While the THUD Appropriations Subcommittee may propose a modification of the proposal, assessing $600 per application, ACA believes that any iteration of such a user fee is without merit. Specifically, ACA underscored a litany of compelling arguments in opposition to a user fee, including the following:

• Currently, DOT has no authority to assess a user fee on special permit or approval applications. Furthermore, the Senate Commerce Committee is not proposing a user fee in legislation it is developing to reauthorize the Hazardous Materials Transportation Act.

• The Administration estimates that it needs $6.691 million to administer the new special permits and approvals program. Even at the “reduced” fee of $600 per application, PHMSA will collect $18.4 million based on current rates of special permit and approval applications.

• 43% of the user tax revenue would be used to underwrite the agency’s general fund, although only a fraction of the regulated community are holders of special permits and approvals.

• The government is the largest holder of approvals and special permits. The government will pay no fees.

• Historically, fees have not been imposed on foreign entities for fear of retaliatory fees on U.S. exports giving foreign shippers a competitive advantage in the United States.

• PHMSA’s new programmatic changes that eliminated association-sponsored permits, curtail “family” approvals, and expand circumstances triggering the need for classification approvals have driven the number of applications up 70% between 2009 and 2011. Despite statutory directives to the contrary, these procedural and policy changes were made without the benefit of notice and comment rulemaking. As such, PHMSA’s new processing burdens are, in the agency’s words, “self-made.” The regulated community is already paying for these non-risk based changes as processing times have tripled (or more) and business opportunities are lost or delayed.

• Part of the revenue will have to be used to hire additional federal workers to administer and collect the tax.

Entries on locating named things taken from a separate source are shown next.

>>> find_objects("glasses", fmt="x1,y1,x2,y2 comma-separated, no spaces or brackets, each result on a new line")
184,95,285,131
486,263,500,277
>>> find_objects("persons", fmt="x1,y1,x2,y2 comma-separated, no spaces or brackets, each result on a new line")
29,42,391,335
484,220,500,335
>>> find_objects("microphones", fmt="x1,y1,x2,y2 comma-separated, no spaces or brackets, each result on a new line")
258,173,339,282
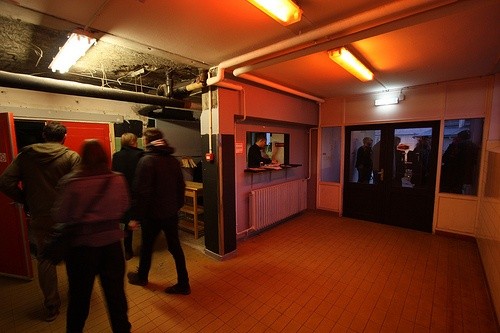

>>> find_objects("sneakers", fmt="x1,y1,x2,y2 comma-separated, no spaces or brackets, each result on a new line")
127,270,148,285
166,284,191,294
44,302,61,321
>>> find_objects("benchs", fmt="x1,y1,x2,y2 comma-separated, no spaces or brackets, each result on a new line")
177,191,204,240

• It is the business activity, not the size of a company, that determines how many applications may be filed. Many payers will be small businesses.

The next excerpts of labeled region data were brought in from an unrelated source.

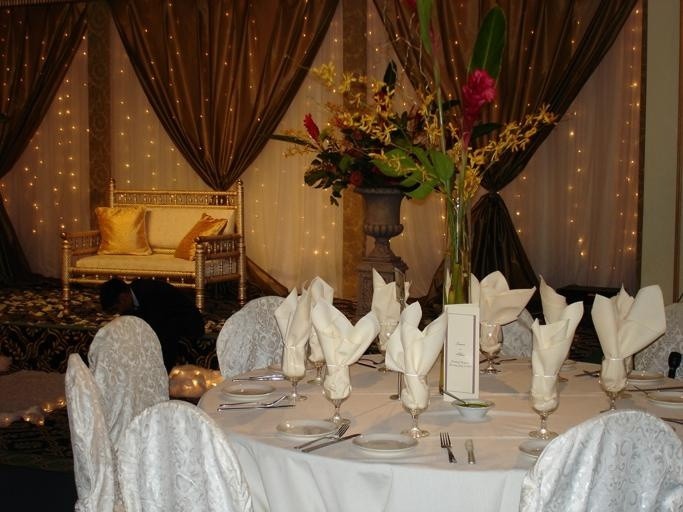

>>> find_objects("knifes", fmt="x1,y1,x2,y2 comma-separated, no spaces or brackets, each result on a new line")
302,434,361,453
217,404,296,411
465,439,475,464
628,385,683,392
231,378,288,382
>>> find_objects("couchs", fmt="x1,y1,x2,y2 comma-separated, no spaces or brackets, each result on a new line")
60,177,247,313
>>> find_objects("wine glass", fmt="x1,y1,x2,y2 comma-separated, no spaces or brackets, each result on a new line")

• With the fee, there would be no incentive for PHMSA to incorporate proven special permits into the hazardous materials regulations (HMR). Many companies are locked into the special permits program because PHMSA has failed to timely incorporate these requirements into the HMR.

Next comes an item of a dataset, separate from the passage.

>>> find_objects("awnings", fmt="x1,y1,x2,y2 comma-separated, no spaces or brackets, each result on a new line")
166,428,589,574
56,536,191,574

• The fee would be payable for new applications, renewals, and modifications. There would be an incentive for PHMSA to deny applications on trivial pretexts, thus generating new fees.

• Other DOT modal administrations issue approvals or what amount to special permits; none assess fees.

• This program, which provides safety benefits to the public, has been successfully run for decades without user fees. PHMSA’s proposal could be the start of a trend for user fees for other regulatory actions including letters of interpretations or petitions for rulemaking necessary for compliance and good government.

Finally, ACA noted that in an effort to address the nation’s current fiscal challenges, the White House Office of Management and Budget issued guidance to agencies preparing budget requests for FY 2013. The guidance directs agencies to submit requests with reductions from the FY 2011 enacted levels of 5% and 10%. These reductions are not to be achieved by proposing “across-the-board reductions or reductions to mandatory spending in appropriations bills, reclassifications of existing discretionary spending to mandatory, or enactment of new user fees to offset existing spending.”